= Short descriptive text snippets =
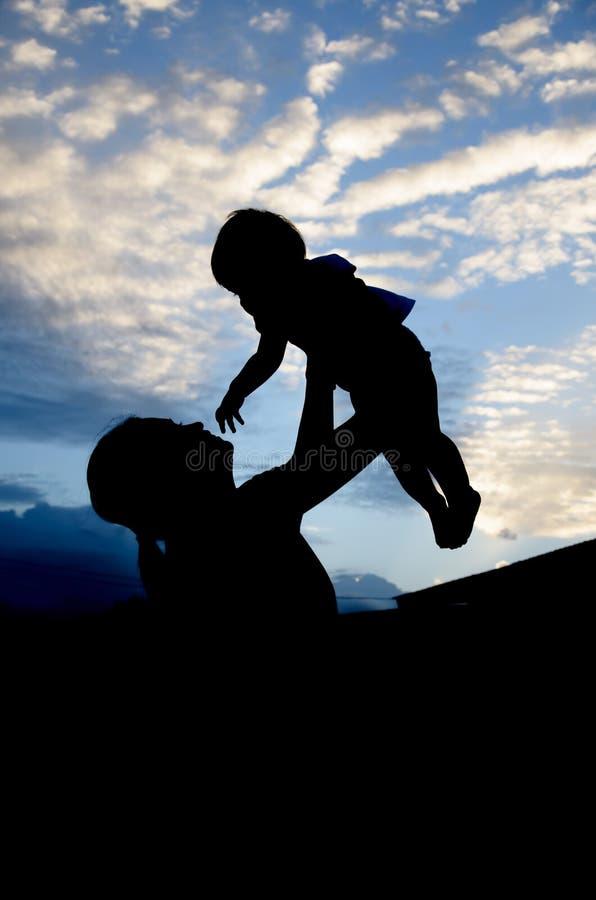 Silhouettes des femmes et de l'enfant le soir images stock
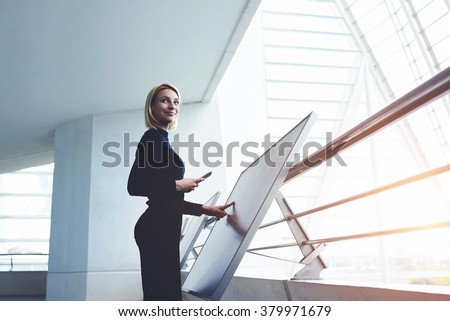 Businesswoman with cell telephone in hand touching big computer monitor while standing in modern office interior, young female looking away while verify data on mobile phone and interactive display - stock photo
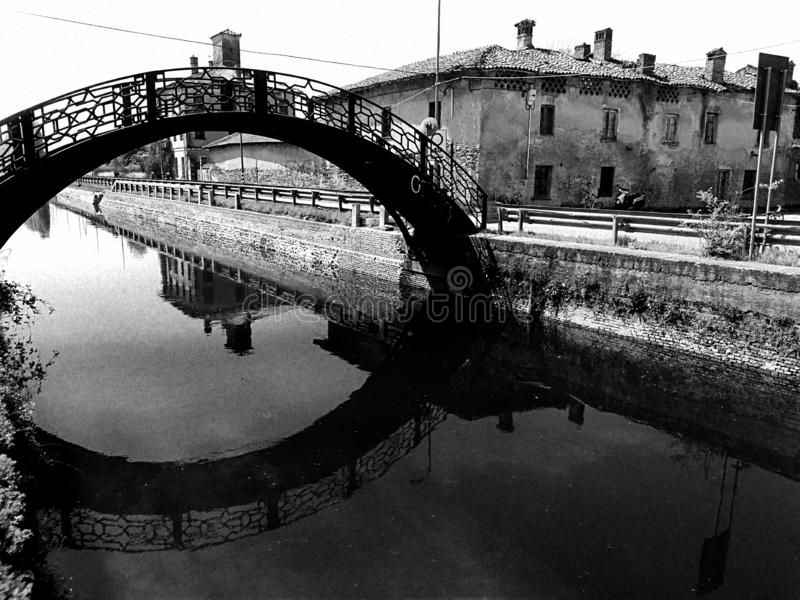 Rétro vue d'effet de cru d'un vieux pont au-dessus de Naviglio Pavese à Milan avec les maisons antiques sur le fond - noir et bla photographie stock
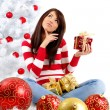 Beautiful woman with gift  next to white christmas tree — Stock Photo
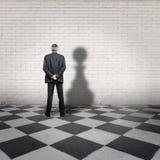 Uomo d'affari con l'ombra del pegno Immagine Stock Libera da Diritti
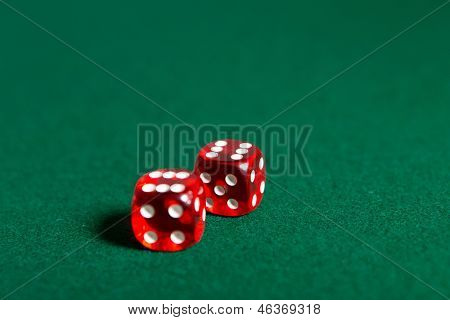 Two red dices on the poker table. Risky entertainment of gambling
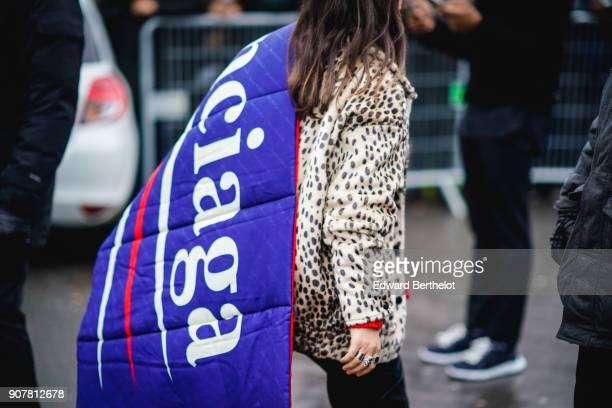 A guest wears a leopard print coat and a Balenciaga puffer coat outside Dior during Paris Fashion Week Menswear Fall Winter 20182019 on January 20...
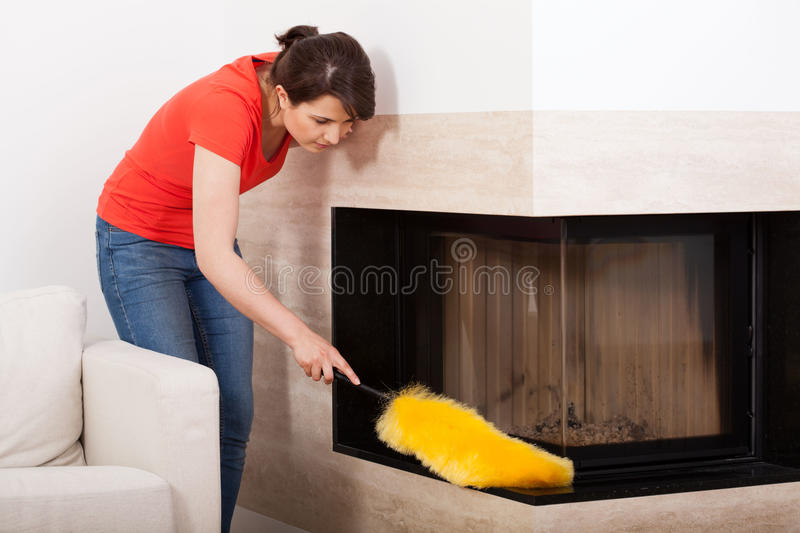 Housekeeper during dusting. Horizontal view of a housekeeper during dusting royalty free stock photography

= WHAT IS EXPECTED =
Without any pictures, retype the records above exactly.

= OUTPUT =
 Silhouettes des femmes et de l'enfant le soir images stock
 Businesswoman with cell telephone in hand touching big computer monitor while standing in modern office interior, young female looking away while verify data on mobile phone and interactive display - stock photo
 Rétro vue d'effet de cru d'un vieux pont au-dessus de Naviglio Pavese à Milan avec les maisons antiques sur le fond - noir et bla photographie stock
 Beautiful woman with gift  next to white christmas tree — Stock Photo
 Uomo d'affari con l'ombra del pegno Immagine Stock Libera da Diritti
 Two red dices on the poker table. Risky entertainment of gambling
 A guest wears a leopard print coat and a Balenciaga puffer coat outside Dior during Paris Fashion Week Menswear Fall Winter 20182019 on January 20...
 Housekeeper during dusting. Horizontal view of a housekeeper during dusting royalty free stock photography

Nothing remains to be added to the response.